Period 2: Starts after the period of time defined in the Tiering Cue, triggering the transfer of data written in period 0 from the SSD to the object-store.
Since the Weka system is a highly scalable data storage system, data storage policies in tiered Weka configurations cannot be based on cluster-wide FIFO methodology, because clusters can contain billions of files. Instead, data retention is managed by time-stamping every piece of data, where the timestamp is based on a resolution of intervals which may extend from minutes to weeks. The Weka system maintains the interval in which each piece of data was created, accessed, or last modified.
Users only specify the data Retention Period and based on this, each interval is one-quarter of the Data Retention Period. Data written, modified, or accessed prior to the last interval is always released, even if SSD space is available.
At any given moment, the Weka system releases the filesystem data of a single interval, transferring it from the SSD to the object-store. This release process is based on the available SSD capacity. Consequently, if there is sufficient SSD capacity, only data which was modified or written before 7 intervals will be released.
Now consider a situation where the total capacity of the SSD is 100 TB. The situation in the example above will be as follows:
Since the resolution in the Weka system is the interval, in the example above the SSD capacity of 100 TB is insufficient for all data written over the defined 35-day Retention Period. Consequently, the oldest, most non-accessed, or modified data, has to be released to the object-store. In this example, this release operation will have to be performed in the middle of interval 6 and will involve the release of data from interval 0.

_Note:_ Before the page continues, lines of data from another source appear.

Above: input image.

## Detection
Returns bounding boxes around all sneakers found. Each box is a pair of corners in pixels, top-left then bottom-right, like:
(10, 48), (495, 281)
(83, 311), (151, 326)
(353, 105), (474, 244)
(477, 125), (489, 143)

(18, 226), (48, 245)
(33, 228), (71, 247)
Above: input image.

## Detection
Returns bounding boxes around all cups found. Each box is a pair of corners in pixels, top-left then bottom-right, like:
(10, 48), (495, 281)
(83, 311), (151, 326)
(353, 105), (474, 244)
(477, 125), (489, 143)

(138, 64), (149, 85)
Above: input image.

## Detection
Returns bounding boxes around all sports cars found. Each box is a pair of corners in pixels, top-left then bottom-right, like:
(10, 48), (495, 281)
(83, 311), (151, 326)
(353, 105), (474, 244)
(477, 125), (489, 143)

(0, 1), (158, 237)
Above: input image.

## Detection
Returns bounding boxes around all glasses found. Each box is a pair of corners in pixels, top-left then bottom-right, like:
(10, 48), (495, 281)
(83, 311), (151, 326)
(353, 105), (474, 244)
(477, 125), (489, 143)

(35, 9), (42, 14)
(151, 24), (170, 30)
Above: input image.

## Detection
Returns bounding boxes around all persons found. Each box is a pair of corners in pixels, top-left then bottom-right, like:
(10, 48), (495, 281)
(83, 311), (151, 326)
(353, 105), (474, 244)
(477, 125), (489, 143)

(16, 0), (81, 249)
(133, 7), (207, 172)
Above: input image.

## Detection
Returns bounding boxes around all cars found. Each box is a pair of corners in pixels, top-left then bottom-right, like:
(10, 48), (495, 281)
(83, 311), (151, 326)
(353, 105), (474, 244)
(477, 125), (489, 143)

This counting of the age of the data in resolutions of 5 days is performed according to 8 different categories. A constantly rolling calculation, the following will occur in the example above:
Data from days 1-30 (January 1-30) will all be on the SSD. Some of it may be tiered to the object store, depending on the defined Tiering Cue.
Data from more than 35 days will be released to the object-store.
Data from days 31-35 (January 31-February 4) will be partially on the SSD and partially tiered to the object-store. However, there is no control over the order in which data from days 31-35 is released to the object-store.
Now consider the following filesystem scenario, where the whole SSD storage capacity of 100 TB is utilized in the first 3 intervals:
When much more data is written and there is insufficient SSD capacity for storage, the data from interval 0 will be released when the 100 TB capacity is reached. This represents a violation of the Retention Period. In such a situation, it is also possible to either increase the SSD capacity or reduce the Retention Period.
The tiering process (the tiering of data from the SSDs to the object stores) is based on when data is created or modified. It is managed similar to the Retention Period, with the data timestamped in intervals. The length of each interval is the size of the user-defined Tiering Cue. The Weka system maintains 3 such intervals at any given time, and always tiers the data in the third interval.
Since the tiering process applies to data in the first interval in this example, the data written or modified on January 1 will be tiered to the object store on January 3. Consequently, data will never be tiered before it is at least 1 day old (which is the user-defined Tiering Cue), with the worst case being the tiering of data written at the end of January 1 at the beginning of January 3.
If it is not possible to maintain the defined Retention Period or Tiering Cue policies, a TieredFilesystemBreakingPolicy event will occur, and old data will be released in order to free space on the SSDs. Users are alerted to such a situation through an ObjectStoragePossibleBottleneck event, enabling them to consider either raising the bandwidth or upgrading the object store performance.
Regardless of the time-based policies, it is possible to use a special mount option
obs_direct to bypass the time-base policies. Any creation/writing of files from a mount point with this option will mark it to release as soon as possible, before taking into account other files retention policy. The data extents of the files are still first written to the SSD but get precedence on releasing to the object-store.
In addition, any read done through such a mount point will read the extents from the object-store and will not promote and store them in the SSD.